BEGIN Study text
DUMFRIES and MAXWELLTOWN (surveyed in 1893)
The historic and ancient border town of Dumfries has been a royal burgh since 1186, and is the county town of Dumfries-shire (now part of Dumfries and Galloway). It is situated on the banks of the River Nith in south west Scotland, approximately 60 miles south east of Ayr. The town grew around a fort, which originally stood at the north end of the High Street, and its name is derived from the Gaelic Dùn Phris, meaning 'hill fort among shrubs'. It was in existence as a village or incipient town certainly as early as the eighth century.
A smart and beautiful place, Dumfries has long been referred to as the 'Queen of the South' on account of the attractiveness of both its buildings and its rural situation. Robert Burns, who spent the final years of his life there, famously referred to Dumfries as, 'Maggie by the banks o' Nith, a dame wi' pride enough'. This gentle mocking of the proud nature of the town arose from the fact that in Burns's time, and on into the nineteenth century, the residents of Dumfries comprised mainly those from the more genteel, upper reaches of society. These people, justifiably, carried a fair amount of civic pride in the place.
Maxwelltown is a suburb of Dumfries, and is situated on the right bank of the Nith. To all intents and purposes it is part of Dumfries, although it is not part of the royal burgh. At the time of this survey, two stone bridges and an iron bridge linked it with Dumfries proper. The middle bridge is Devorgilla's Bridge, which was begun in 1415. The uppermost bridge is New Bridge at the end of Buccleuch Street, which was built in 1794. The New Bridge was widened in 1893, the year of this survey, to allow carriages to pass. The iron suspension bridge, for pedestrians, was opened in 1875. It cost nearly £1,500, which would be around £70,000 today.
Dumfries, like most Scottish market towns, has a long high street, or main street which was a major focal point in the life of the town, and where its weekly markets were held. In the middle of the High Street is a strange cluster of buildings surmounted by the Mid Steeple. A landmark which can be seen for miles around, the Mid Steeple was built in 1707 and was initially used as a court.
END Study text
Assignment A: In the Dumfries and Maxwelltown text, what year was the Mid Steeple built?
Assignment B: Write what follows the last sentence of the Dumfries and Maxwelltown text.
BEGIN Material supplied
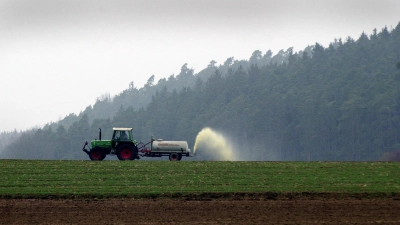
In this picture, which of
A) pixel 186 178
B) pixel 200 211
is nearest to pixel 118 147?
pixel 186 178

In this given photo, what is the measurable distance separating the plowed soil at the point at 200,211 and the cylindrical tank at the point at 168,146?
803 inches

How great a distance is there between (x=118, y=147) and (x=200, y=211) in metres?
21.8

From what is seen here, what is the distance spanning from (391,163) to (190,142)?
13576 centimetres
END Material supplied
Answer box A: 1707

Answer box B:
Various streets lead the High Street. The most substantial at this time, both in terms of size and importance, was Buccleuch Street. The impressive Scottish Baronial county buildings were built in 1863-6, and stand on the south side of the lower part of Buccleuch Street. At the bottom of the street lies the riverbank, which comprises, on the Dumfries side, New Bridge Street and The Sands. Here the houses on either side of the river face each other, giving it an open, pleasing aspect. Wilson reported that the wide thoroughfare of The Sands was used, 'variously for business and for promenading'. He was also very complimentary about the town's general appearance and maintenance, saying, 'All the streets are well-paved, clean, and lighted up at night with gas; some of the smaller ones are remarkably elegant; and the great thorough-fares present an array of large and brilliant shops which almost bear comparison with those of the proud metropolis.'
Dumfries' importance as a port of trade and commerce peaked in the 1840s, especially hosiery manufacture and the wool trade. In 1840 the River Nith was deepened and straightened, and further down the Nith at Carsethorn a wooden pier was built for the Liverpool ferry. Altogether five quays were built on the Nith and from them a thriving international trade grew, much of it with America. At the time of this survey the principal imports were timber, slate, iron, coal, wine, hemp and tallow. The main exports were wheat, barley, oats, potatoes, wool, freestone and livestock.
Unfortunately for the sea merchants, the unpredictable nature of the Nith's tidal patterns and the arrival of the railways in the 1850s and 60s combined to bring about the end of Dumfries as a commercial port.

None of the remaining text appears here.